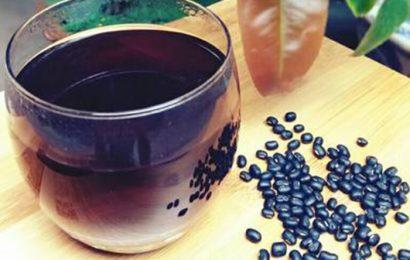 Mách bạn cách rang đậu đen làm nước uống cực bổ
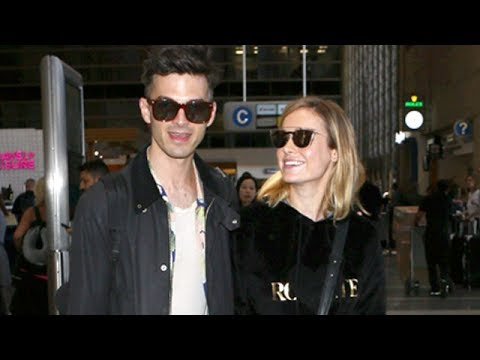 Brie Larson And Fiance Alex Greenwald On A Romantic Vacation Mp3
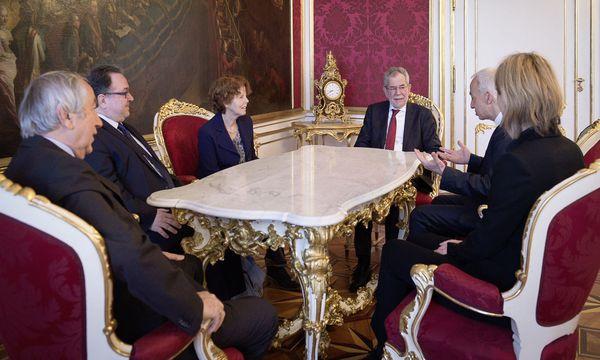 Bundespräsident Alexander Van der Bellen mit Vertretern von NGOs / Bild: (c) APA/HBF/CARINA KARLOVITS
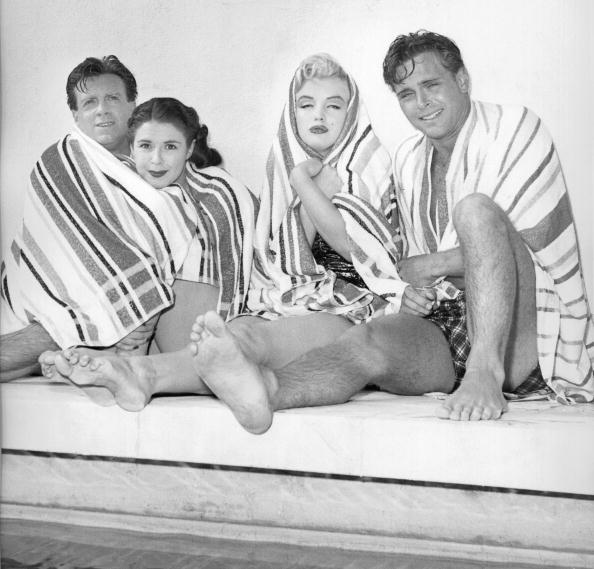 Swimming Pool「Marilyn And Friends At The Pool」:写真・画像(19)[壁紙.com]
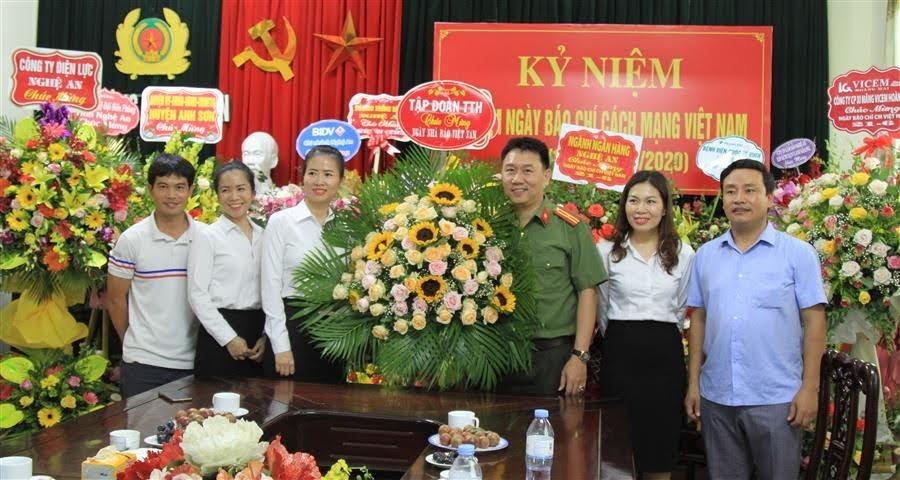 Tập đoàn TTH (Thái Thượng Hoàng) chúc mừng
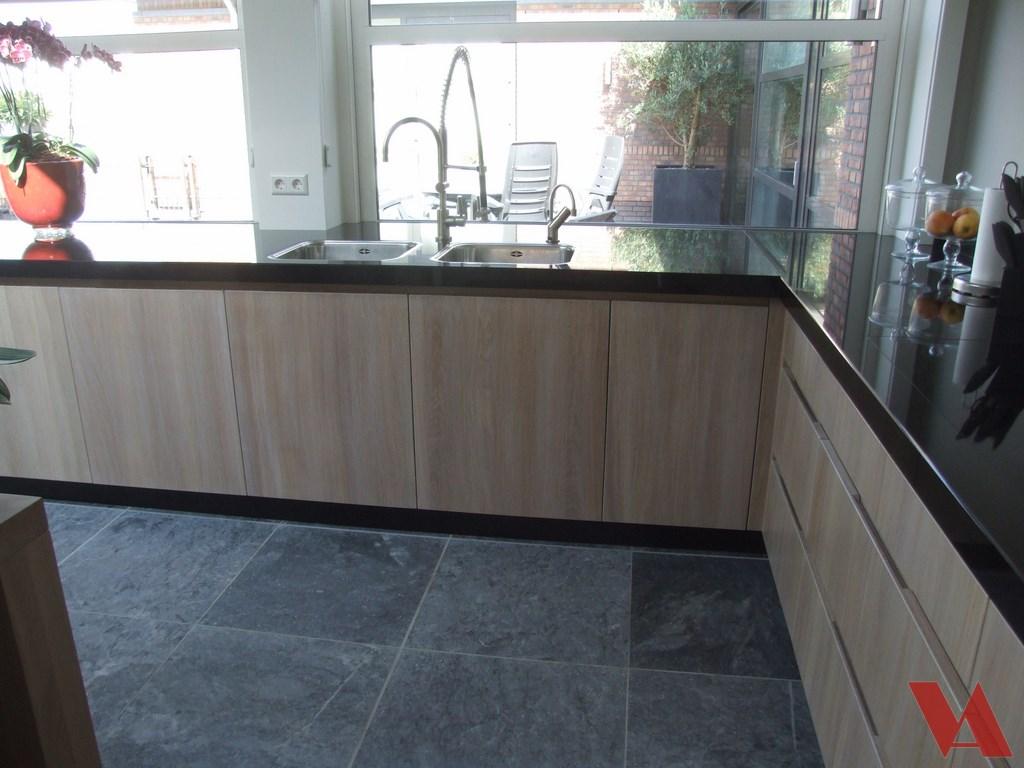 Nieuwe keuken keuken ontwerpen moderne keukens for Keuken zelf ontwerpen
- - - - -
* _Task to complete_
The full data, repeated exactly and stripped of its pictures, is the expected answer.

* _The answer_
 Mách bạn cách rang đậu đen làm nước uống cực bổ
 Brie Larson And Fiance Alex Greenwald On A Romantic Vacation Mp3
 Bundespräsident Alexander Van der Bellen mit Vertretern von NGOs / Bild: (c) APA/HBF/CARINA KARLOVITS
 Swimming Pool「Marilyn And Friends At The Pool」:写真・画像(19)[壁紙.com]
 Tập đoàn TTH (Thái Thượng Hoàng) chúc mừng
 Nieuwe keuken keuken ontwerpen moderne keukens for Keuken zelf ontwerpen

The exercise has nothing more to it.